Artificial neural networks are characterized by their structure (topology) and their parameters (which includes the weights of connections). When an ANN is to be developed for a given problem, two aspects need therefore to be considered:

  • What should be the structure (or, topology) of the network?
  • Given the structure of the neural network, what are the optimal values for its parameters?

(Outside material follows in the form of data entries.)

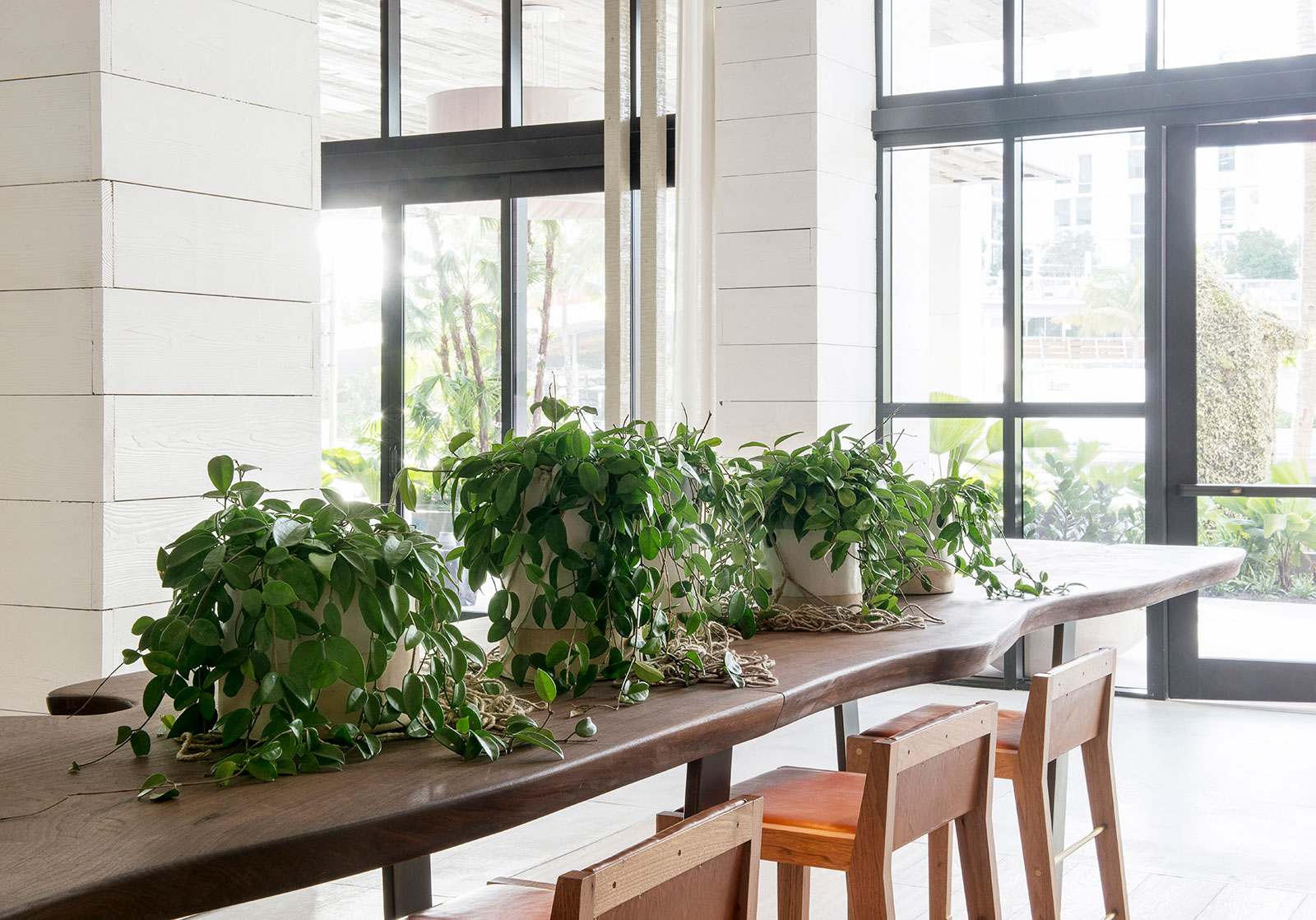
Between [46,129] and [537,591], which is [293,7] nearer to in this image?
[46,129]

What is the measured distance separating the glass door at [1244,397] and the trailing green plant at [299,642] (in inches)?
182

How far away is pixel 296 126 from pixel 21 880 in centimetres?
232

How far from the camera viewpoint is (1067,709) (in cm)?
217

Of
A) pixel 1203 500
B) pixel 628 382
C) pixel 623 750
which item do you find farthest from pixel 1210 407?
pixel 623 750

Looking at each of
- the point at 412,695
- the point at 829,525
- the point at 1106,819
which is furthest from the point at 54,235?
the point at 1106,819

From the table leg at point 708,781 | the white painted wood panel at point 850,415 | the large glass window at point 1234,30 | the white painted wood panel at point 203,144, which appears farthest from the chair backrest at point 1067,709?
the large glass window at point 1234,30

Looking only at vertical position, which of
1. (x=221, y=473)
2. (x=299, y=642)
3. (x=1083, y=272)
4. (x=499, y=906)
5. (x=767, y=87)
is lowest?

EANT2, Evolutionary Acquisition of Neural Topologies, is an evolutionary reinforcement learning system that is suitable for learning and adapting to the environment through interaction. It combines the principles of neural networks, reinforcement learning and evolutionary methods.

Requirements

Usage

Because this crate is still a work in progress, it's not yet published on crates.io so you need to add this to your Cargo.toml:

[dependencies]
fluffy-penguin = { git = "https://github.com/dymayday/fluffy-penguin.git" }

Initializing the algorithm is simple:

extern crate fluffy_penguin;
use fluffy_penguin::genetic_algorithm::Population;

let population_size: usize = 16;
let input_size: usize = 8;
let output_size: usize = 9;
let mutation_probability: f32 = 0.05;

let mut population: Population<f32> = Population::new(
    population_size,
    input_size,
    output_size,
    mutation_probability,
);

let cycle_per_structure = 100;

loop {
    // You need to have some inputs to feed the ANNs with, and so evaluate the model base on this inputs.
    let scores: Vec<f32> = population
        .species
        .iter()
        .map(|specimen| compute_specimen_score(specimen))
        .collect();

    // The score/fitness function is let to the user to implement, you only need to attribute the value to each individual when its computed.
    // Update fitness of each specimen.
    // High score needs to represent a better fitness.
    for (specimen, score) in population.species.iter_mut().zip(&scores) {
        specimen.fitness = -score;
    }

    // You need to manually trigger the exploration (structural mutation) and exploitation (weights and connections optimization) phases
    if population.generation_counter % cycle_per_structure == 0 {
        population.exploration();
    } else {
        population.exploitation();
    }

    // And trigger the evolution process
    population.evolve();
}

The score/fitness function is the representation of 'how well an individual performs' in a population for the defined problem. A high value means a high fit.

Visualisation

You can visualize the structure and the parameters of the ANNs by calling the render() method on a Population/Individual instance:

let population_size: usize = 8;
let input_size: usize = 8;
let output_size: usize = 9;
let mutation_probability: f32 = 0.05;

let mut population: Population<f32> = Population::new(
    population_size,
    input_size,
    output_size,
    mutation_probability,
);

let viz_dir = "tmp/basic/";
let print_jumper = false; // Keep it false for a better visual experience
let print_weights = false; // Can increase the rendering time to SVG by a lot
population.render(viz_dir, print_jumper, print_weights);

And this should give you the representation of each individual in the population close to something like this before any mutation/neuro-evolution:

The representation of an individual artificial neural network before any mutation or neuro-evolution

And something marvellous like this after quite a few generations:

The representation of an individual artificial neural network after a few generations

Examples

You can run a simple math equation fitting by running:

cargo run --example basic --release

The MNIST example is still a work in progress at the moment and need some serious work on the score/fitness algorithm, but you can still run it with:

cargo run --example mnist --release

TODO

  • Implement CMA-ES (Covariance Matrix Adaptation - Evolution Strategy) and its multi-objective optimization (MO-CMA-ES).
  • Add advanced scoring methods (looking into python's scikit-learn library might be a good start).
  • Implement the EANT2 pruning method of unnecessary connections during neuro-evolution.
  • Improve API documentation.
  • Limit the number of concurrent renderer process and put it in a non blocking thread.
  • Fix dependencies versions when hitting first beta.